Just nine days after the JEP unveiled its accusation against the FARC, a new act of violence against members of the Awá people occurred. On July 22, a dissident structure of that guerrilla group that decided not to lay down its weapons with the peace process assassinated community leader Camilo Guanga, whom they had already held a year earlier, in the Piguambí Palangala reservation. A week later, armed men killed three indigenous people, including two teenagers, in the Saude Wiway reservation.

These are just two of the cases in a long list of a fateful 2023 for the Awá. In January, 6-year-old indigenous guard José Taicus Pascal was gunned down in the Alto Abi reservation. A month later, youngster Alejandro Taicus was murdered in the Gran Rosario reservation and, shortly after, the same occurred to guard Marlon Hernando García in El Gran Sábalo. In the same territory, 20-year-old Carlos Pai was killed in August while unsuccessfully pleading in Awapit with members of an armed group he encountered in the jungle. A month later, Anarceli Preciado was murdered in Hojal La Turbia.

The situation has deteriorated so much that in March the Ombudsman's Offices of Colombia and Ecuador launched, for the first time, a binational early warning that over a six-month period the confinement and displacement of 10,000 indigenous Awás had been reported. In the last four years, attacks have tripled and already equal the highest peaks of the years covered by the JEP investigation, according to the human rights observatory of their organization Unipa. This security risk, which had already led to cautionary measures from the Inter-American Human Rights System in 2021, was what led the court to anonymize the names of all the indigenous who testified, dubbing them simply as 'victim' and assigning them a number.

This is not the first time that a legal achievement has been followed by a flurry of violence. Just nine days after the Constitutional Court determined in 2009 - in a ruling considered emblematic - that the Awá and 29 other indigenous peoples were at "high risk of cultural or physical extermination" due to the armed conflict, the infamous Tortugaña Telembí massacre occurred.

This wave of attacks against the Awá, just when they were working with the JEP to document FARC's crimes against them and when they finally glimpsed the justice that had eluded them, demonstrates the limits of transitional justice in the face of present-day violence. It is hindered by a time constraint on the one hand, since the tribunal can investigate acts committed up to 2016, but also by its focus on certain perpetrators, since it can only focus on FARC and state agents, but not on groups dedicated to organized crime or drug trafficking - two aspects of its mandate meant to give the JEP a bigger chance of delivering justice.
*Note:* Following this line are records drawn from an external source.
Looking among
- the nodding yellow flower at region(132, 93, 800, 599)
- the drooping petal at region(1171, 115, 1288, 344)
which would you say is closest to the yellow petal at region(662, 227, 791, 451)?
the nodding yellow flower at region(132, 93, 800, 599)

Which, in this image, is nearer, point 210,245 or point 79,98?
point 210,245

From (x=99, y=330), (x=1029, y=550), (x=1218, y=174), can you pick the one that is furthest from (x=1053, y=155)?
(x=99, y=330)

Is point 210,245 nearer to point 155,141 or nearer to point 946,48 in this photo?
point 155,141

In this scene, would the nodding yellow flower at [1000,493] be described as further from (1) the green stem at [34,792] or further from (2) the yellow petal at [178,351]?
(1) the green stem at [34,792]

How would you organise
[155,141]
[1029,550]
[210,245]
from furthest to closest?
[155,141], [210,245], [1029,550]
"Ours is a transitional justice scenario where the armed conflict continues, where a guerrilla has demobilized but we are far from the end of war. This, however, does not detract from the sense and value of the paths of justice that have been advanced, which are the boldest attempts at legal pluralism that we’ve seen in Colombia," says lawyer and historian Gloria Lopera, who has studied the legal history of indigenous territories. The result of this intercultural work is one of the proposals already in place for a restorative sanction, which contemplates the reconstruction by former FARC guerrillas - including the accused but also others - of a house of wisdom and the restoration of the ecosystems in Tortugaña Telembí.

For Lopera, these advances are the result of the diverse composition of the JEP - where there are four indigenous and four Afro justices - and its decision to take intercultural dialogue seriously. "They don't come out of nowhere," she says.